Pod Security Standards (PSS)

Replace deprecated PodSecurityPolicies. Three levels enforced per namespace:

Level	Description
Privileged	No restrictions
Baseline	Prevents known privilege escalations
Restricted	Hardened, best practice (recommended for production)

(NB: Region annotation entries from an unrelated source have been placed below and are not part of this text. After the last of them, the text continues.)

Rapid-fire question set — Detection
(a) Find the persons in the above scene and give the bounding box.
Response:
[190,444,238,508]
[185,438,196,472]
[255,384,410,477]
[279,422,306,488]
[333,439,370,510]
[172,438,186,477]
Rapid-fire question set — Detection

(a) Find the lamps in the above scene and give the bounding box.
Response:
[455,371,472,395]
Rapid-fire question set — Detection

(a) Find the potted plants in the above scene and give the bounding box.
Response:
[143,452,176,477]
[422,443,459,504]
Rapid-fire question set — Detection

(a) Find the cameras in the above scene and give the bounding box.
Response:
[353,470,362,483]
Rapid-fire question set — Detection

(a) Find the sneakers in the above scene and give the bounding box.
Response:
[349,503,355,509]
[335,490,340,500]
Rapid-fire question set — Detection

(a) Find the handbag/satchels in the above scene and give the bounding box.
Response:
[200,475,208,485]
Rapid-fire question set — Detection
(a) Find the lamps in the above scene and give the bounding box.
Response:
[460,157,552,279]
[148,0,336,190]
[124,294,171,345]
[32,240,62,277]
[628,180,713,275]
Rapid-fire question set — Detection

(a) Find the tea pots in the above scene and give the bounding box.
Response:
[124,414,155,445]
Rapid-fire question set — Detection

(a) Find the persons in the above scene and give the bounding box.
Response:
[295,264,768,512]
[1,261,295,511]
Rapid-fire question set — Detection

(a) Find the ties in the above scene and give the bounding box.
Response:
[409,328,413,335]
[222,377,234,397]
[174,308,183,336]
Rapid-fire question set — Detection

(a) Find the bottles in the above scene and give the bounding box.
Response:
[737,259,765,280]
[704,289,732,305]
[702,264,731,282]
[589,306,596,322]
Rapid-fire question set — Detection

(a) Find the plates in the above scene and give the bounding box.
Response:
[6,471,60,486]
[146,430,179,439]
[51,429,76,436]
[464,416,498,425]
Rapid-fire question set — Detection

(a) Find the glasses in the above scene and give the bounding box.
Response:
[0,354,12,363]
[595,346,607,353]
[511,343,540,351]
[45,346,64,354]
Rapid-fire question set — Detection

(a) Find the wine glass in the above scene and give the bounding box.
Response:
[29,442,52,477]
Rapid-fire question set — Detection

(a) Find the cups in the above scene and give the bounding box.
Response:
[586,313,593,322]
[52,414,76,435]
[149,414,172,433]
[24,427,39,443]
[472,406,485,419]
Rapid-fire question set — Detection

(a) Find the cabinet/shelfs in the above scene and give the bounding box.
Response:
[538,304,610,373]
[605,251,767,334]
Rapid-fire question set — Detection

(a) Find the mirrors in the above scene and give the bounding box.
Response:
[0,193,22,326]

kubectl label namespace production \
  pod-security.kubernetes.io/enforce=restricted \
  pod-security.kubernetes.io/warn=restricted

Resource Quotas and Limits

Namespace Quotas

apiVersion: v1
kind: ResourceQuota
metadata:
  name: compute-quota
  namespace: dev
spec:
  hard:
    requests.cpu: "4"
    requests.memory: 8Gi
    limits.cpu: "8"
    limits.memory: 16Gi
    pods: "20"

LimitRange (Per-Pod Defaults)

Use LimitRange to set default requests/limits for containers that don't specify them. Prevents runaway pods.

Observability Stack

Metrics: Prometheus + Grafana

# Install via Helm (kube-prometheus-stack)
helm repo add prometheus-community https://prometheus-community.github.io/helm-charts
helm install monitoring prometheus-community/kube-prometheus-stack -n monitoring --create-namespace

Provides: Prometheus (metrics collection), Grafana (dashboards), Alertmanager (alerts), Node Exporter, kube-state-metrics.

Component	Purpose
Prometheus	Scrapes metrics from pods/nodes via `/metrics` endpoints
Grafana	Visualization dashboards, alerting
Alertmanager	Routes alerts to Slack, PagerDuty, email
kube-state-metrics	Cluster state → Prometheus metrics

Logging: EFK Stack

# Fluent Bit (DaemonSet — log collector)
helm repo add fluent https://fluent.github.io/helm-charts
helm install fluent-bit fluent/fluent-bit -n logging --create-namespace

# Elasticsearch + Kibana
helm repo add elastic https://helm.elastic.co
helm install elasticsearch elastic/elasticsearch -n logging
helm install kibana elastic/kibana -n logging

Component	Role
Fluent Bit	Lightweight log collector (DaemonSet on every node)
Elasticsearch	Log storage and full-text search
Kibana	Log visualization and debugging UI

Health Checks

kubectl top requires metrics-server installed in the cluster.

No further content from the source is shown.